### Tasks and exercises
1. In the Peshmarga club article, take the part that opens with the words "Sulaymani Peshmarga Sport Club (نادي" and closes with "founded in 1999.", and write it out again with "sports club" changed to "football club".
2. Keep writing the Peshmarga club article from the point where it stops, not the material that follows it.
------ Reading passage
Peshmergae Sulaymani SC
- Full name: Sulaymani Peshmarga Sport Club
- Founded: 1999; 27 years ago
- Ground: Peshmarga stadium
- Chairman: Jaafar Al-Sheikh Mustafa
- Manager: Ammar Hussein
- League: Iraqi Premier Division League
- 2025–26: Iraqi Premier Division League, 13th of 20
| Home colours | Away colours |

= Peshmerga Sulaymaniya SC =

Iraqi football club

Sulaymani Peshmarga Sport Club (نادي بيشمركة الرياضي; یانه‌ی وه‌رزشی پێشمه‌رگه‌ی سلێمانی) is a sports club based in Sulaymaniyah, Kurdistan Region, Iraq. They currently play in the Iraqi Premier Division League. The club was founded in 1999.

==History==
===First Division League champions===
Peshmarga team played in the Iraqi First Division League season 2009–10, and managed to top its group and be promoted to play in the Premier League. The top team in each group played in the final match to determine the league champion, where Peshmarga and Al-Jaish met at Al-Karkh Stadium in Baghdad, and Peshmarga was able to defeat Al-Jaish with a score (3–0) and win the championship.
------------
------ Record extracts
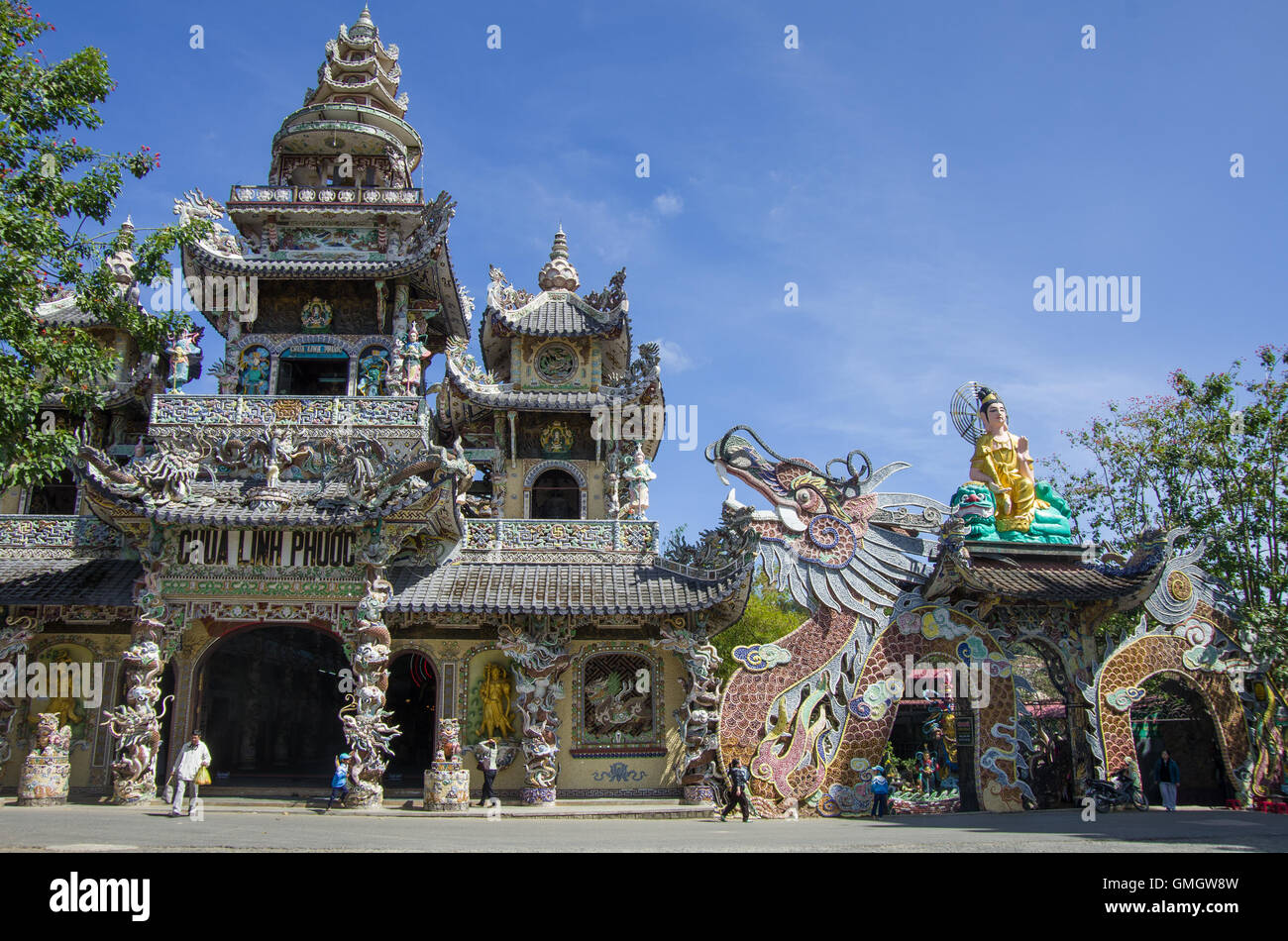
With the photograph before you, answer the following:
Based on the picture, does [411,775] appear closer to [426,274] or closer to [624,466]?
[624,466]

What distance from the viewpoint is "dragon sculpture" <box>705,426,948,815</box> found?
13.8 m

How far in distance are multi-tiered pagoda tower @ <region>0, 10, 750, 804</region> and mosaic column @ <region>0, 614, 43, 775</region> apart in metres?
0.07

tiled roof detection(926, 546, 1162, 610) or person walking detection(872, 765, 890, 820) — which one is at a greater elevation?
tiled roof detection(926, 546, 1162, 610)

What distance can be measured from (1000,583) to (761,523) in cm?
403

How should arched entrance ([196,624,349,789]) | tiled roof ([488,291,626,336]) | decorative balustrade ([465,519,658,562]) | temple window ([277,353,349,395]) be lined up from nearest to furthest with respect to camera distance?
decorative balustrade ([465,519,658,562]) → arched entrance ([196,624,349,789]) → temple window ([277,353,349,395]) → tiled roof ([488,291,626,336])

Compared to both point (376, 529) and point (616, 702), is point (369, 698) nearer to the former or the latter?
point (376, 529)

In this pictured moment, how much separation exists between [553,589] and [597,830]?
15.5 ft

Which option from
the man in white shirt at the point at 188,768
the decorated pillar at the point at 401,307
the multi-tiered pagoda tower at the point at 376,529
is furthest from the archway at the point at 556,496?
the man in white shirt at the point at 188,768

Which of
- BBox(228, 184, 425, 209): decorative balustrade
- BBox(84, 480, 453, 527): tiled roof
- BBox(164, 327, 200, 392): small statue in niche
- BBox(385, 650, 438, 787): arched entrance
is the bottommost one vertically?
BBox(385, 650, 438, 787): arched entrance

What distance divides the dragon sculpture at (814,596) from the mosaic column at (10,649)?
1241cm

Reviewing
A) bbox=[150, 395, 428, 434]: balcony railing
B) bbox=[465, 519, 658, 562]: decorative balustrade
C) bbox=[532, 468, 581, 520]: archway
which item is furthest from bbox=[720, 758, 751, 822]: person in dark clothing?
bbox=[150, 395, 428, 434]: balcony railing

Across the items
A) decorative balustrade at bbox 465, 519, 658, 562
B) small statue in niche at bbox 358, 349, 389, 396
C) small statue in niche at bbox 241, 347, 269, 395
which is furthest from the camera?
small statue in niche at bbox 358, 349, 389, 396

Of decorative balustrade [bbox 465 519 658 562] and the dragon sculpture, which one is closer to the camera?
the dragon sculpture

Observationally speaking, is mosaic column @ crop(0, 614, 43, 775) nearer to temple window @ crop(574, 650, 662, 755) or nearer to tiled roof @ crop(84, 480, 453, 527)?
tiled roof @ crop(84, 480, 453, 527)
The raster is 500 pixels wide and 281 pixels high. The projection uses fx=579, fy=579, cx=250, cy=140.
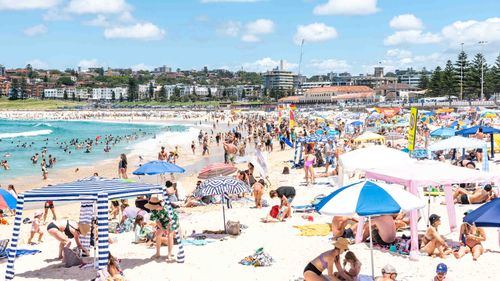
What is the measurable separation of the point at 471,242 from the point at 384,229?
1.33 m

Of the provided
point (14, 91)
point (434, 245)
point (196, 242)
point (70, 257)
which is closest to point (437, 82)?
point (196, 242)

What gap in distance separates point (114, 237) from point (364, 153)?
5306mm

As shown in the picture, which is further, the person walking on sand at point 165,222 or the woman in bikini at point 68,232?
the woman in bikini at point 68,232

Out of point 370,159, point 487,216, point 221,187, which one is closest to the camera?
point 487,216

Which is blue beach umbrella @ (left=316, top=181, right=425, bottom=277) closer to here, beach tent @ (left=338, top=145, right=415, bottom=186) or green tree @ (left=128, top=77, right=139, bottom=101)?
beach tent @ (left=338, top=145, right=415, bottom=186)

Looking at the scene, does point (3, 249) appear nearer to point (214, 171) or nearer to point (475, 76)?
point (214, 171)

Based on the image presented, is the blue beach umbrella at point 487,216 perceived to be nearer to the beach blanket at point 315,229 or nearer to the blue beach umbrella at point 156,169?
the beach blanket at point 315,229

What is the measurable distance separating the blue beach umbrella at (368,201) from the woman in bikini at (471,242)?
1704 mm

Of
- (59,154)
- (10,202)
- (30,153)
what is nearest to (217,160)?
(59,154)

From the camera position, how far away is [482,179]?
30.4ft

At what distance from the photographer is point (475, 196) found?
13.0 metres

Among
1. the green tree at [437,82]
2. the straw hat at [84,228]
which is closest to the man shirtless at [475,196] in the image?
the straw hat at [84,228]

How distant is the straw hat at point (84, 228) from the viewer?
9.51 metres

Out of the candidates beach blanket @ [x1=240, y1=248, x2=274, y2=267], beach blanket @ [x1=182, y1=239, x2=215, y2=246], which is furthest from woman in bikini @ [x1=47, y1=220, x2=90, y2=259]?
beach blanket @ [x1=240, y1=248, x2=274, y2=267]
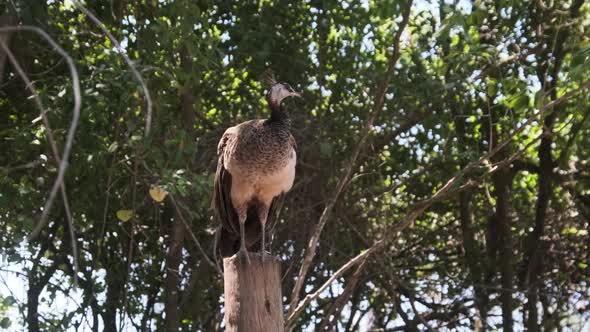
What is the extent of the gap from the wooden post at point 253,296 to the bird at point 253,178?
0.87m

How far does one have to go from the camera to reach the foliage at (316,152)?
16.5 ft

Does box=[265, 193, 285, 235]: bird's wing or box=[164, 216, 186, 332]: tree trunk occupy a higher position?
box=[164, 216, 186, 332]: tree trunk

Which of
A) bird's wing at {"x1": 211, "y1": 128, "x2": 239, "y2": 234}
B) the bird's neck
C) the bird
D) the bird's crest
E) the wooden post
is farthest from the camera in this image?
the bird's crest

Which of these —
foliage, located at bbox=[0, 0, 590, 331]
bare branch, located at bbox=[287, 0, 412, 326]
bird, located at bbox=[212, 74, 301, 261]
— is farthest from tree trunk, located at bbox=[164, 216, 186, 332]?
bird, located at bbox=[212, 74, 301, 261]

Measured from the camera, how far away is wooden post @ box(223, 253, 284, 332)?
303 cm

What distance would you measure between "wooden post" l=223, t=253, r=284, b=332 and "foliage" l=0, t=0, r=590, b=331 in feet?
4.70

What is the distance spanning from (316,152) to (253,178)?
1.84m

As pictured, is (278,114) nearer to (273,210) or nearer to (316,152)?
(273,210)

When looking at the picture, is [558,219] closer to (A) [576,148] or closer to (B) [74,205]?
(A) [576,148]

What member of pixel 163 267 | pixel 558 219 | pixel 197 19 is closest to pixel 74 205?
pixel 163 267

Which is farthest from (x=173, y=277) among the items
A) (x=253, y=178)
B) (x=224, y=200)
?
(x=253, y=178)

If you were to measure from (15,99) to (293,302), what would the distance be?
2.78 metres

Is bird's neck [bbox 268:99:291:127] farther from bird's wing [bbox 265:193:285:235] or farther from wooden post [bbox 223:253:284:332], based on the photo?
wooden post [bbox 223:253:284:332]

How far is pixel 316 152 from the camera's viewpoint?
19.6ft
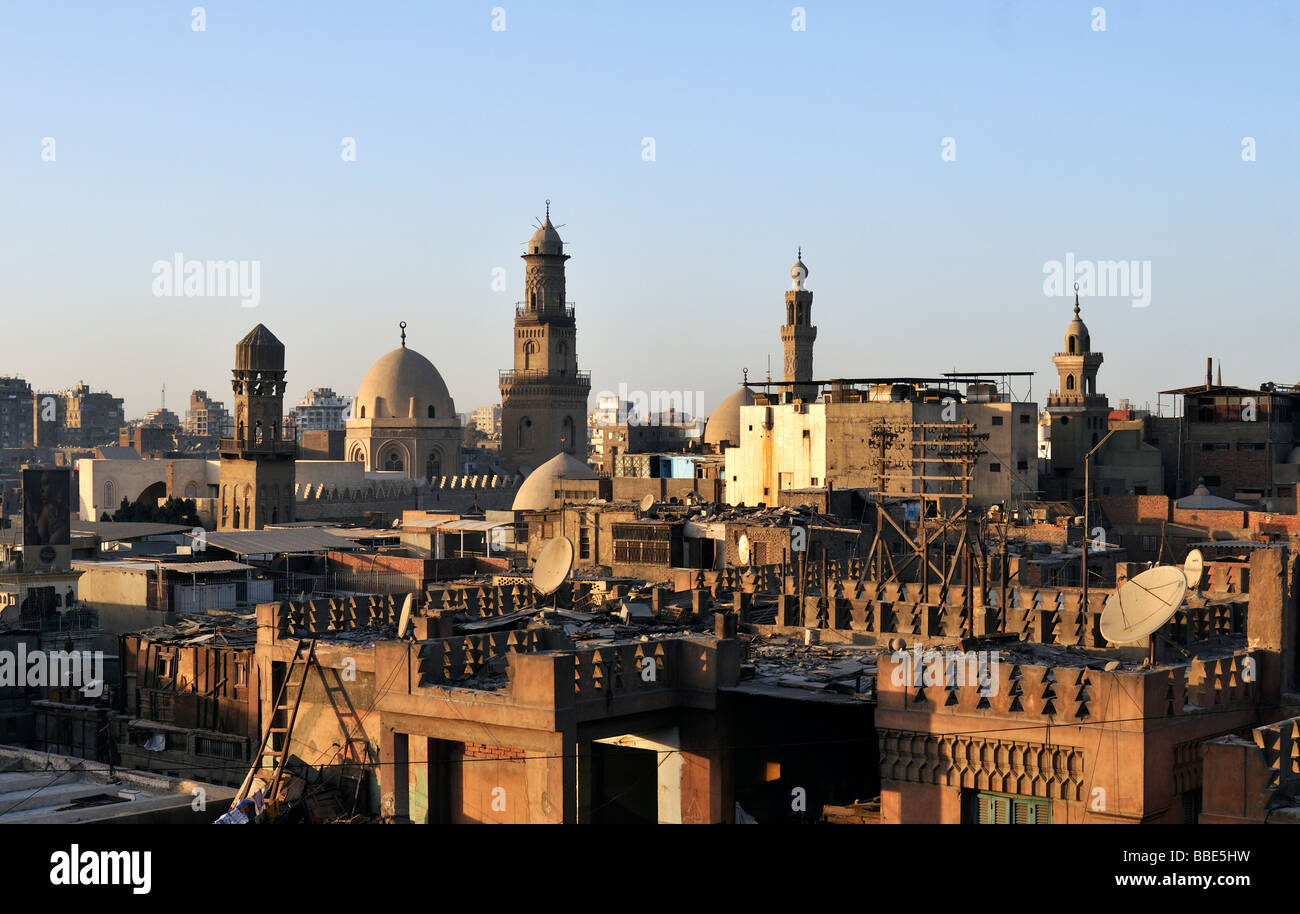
------------
### Responses for each task
1.
Sulaymani Peshmarga Sport Club (نادي بيشمركة الرياضي; یانه‌ی وه‌رزشی پێشمه‌رگه‌ی سلێمانی) is a football club based in Sulaymaniyah, Kurdistan Region, Iraq. They currently play in the Iraqi Premier Division League. The club was founded in 1999.

2.
===in Premier League===
Peshmarga team played in the Premier League for the first time in the 2010–11 season, and played in the Northern Group, and the team was not good enough, and despite the change of coach, the team continued to lose its matches, and eventually relegated to the Iraqi First Division League.

==Rivalries==
Peshmerga fans consider their main rivals to be Sulaymaniya.

==Current squad==
===First-team squad===

| No. | Pos. | Nation | Player |
|---|---|---|---|
| 2 | DF | IRQ | Ali Hussein |
| 3 | DF | NGA | Kingsley Obumneme |
| 7 | FW | IRQ | Hussein Najm |
| 8 | MF | GHA | Yakubu Wadudu |

| No. | Pos. | Nation | Player |
|---|---|---|---|
| 10 | MF | IRQ | Niaz Maghded |
| 11 | FW | GHA | Mohammed Abass |
| 18 | FW | GHA | Stephen Sarfo |
| 25 | DF | GHA | Justice Anane |

==Honours==
- Iraqi Premier Division League (second tier)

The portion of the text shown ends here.